They were handwritten by her grandfather, Paul Sheldon Johnson, and sent to his mother from France in 1917 and 1918. Johnson served as a chaplain there during World War I.

Cones read an excerpt from one of his letters.

“You are my best pal. I think of you because I owe it to you.  I think of you because I am more to your life than I am to anyone else’s life, because if I do not come back, you, even as you have said, will remember me after all the world has forgotten.”

Now, Cones is giving the letters to historian Andrew Carroll.

“We’re so grateful to you for giving up something so incredibly powerful and historic and it means a lot to us as well,” Carroll said. “And I promise you that we will safeguard these for posterity.”

Carroll is on a tour through all 50 states to pick up letters written from the front lines of American wars.

He started to preserve wartime letters in 1998 and has since received more than 100,000 of them. The collection is now called the Center for American War Letters at Chapman University in southern California.

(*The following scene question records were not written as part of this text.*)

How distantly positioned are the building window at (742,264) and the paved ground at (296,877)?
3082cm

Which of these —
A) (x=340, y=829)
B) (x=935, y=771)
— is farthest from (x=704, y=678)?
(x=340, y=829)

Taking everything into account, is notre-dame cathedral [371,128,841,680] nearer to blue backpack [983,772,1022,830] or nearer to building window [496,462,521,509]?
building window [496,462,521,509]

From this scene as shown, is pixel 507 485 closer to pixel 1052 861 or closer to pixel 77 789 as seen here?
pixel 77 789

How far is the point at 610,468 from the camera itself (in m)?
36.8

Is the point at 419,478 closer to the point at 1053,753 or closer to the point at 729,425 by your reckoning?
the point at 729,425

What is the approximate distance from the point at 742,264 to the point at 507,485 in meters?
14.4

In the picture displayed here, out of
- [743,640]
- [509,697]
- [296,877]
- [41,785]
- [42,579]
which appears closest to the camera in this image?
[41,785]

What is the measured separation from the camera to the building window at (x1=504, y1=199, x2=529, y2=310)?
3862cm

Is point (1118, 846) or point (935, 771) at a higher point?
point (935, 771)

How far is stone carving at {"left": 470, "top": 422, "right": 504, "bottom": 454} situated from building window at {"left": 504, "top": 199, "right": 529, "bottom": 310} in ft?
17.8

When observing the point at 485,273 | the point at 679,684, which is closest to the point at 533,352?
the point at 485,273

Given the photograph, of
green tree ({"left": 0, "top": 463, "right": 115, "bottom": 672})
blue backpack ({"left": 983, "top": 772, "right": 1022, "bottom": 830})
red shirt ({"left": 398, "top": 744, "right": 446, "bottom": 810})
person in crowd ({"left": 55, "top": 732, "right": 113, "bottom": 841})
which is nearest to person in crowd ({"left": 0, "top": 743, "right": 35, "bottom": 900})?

“This is actually a very personal project,” Carroll said. “It all started when our family’s house burned down my sophomore year of college, and we lost everything. And it was losing all the photos, the letters that really kind of inspired this passion for preserving the past. And it was talking with veterans I knew. I was like, what do you guys do with your old letters, and they were like, oh, we threw them away. It just seemed that we were losing something to history.”

Marian Cones first heard about the Center for American War Letters in a PBS documentary. She said donating her letters to the project made sense.  

“You know, I guess everyone’s houses are getting so full of things and I said I want this to be in a safe place and I want to make sure that it doesn’t end up on the trash heap on the curb,” Cones said.

The letters Carroll has collected range from the Revolutionary War to Iraq and Afghanistan. For those last two wars, the collection also includes emails, which of course is now the preferred means of communication.

But Carroll said some GIs still send letters on stationery.

“Every so often, a service member will sit down and handwrite a letter to a child or to a mom or a dad,” he said. “It’s not as frequent as it used to be, but one of the things I hope this project will do is also inspire people to write letters more often, because it really is so meaningful to family members to have that piece of paper in their hands.”

But regardless of the format, Carroll said these personal accounts from wartimes are important because they tell history from the perspective of the people who were there.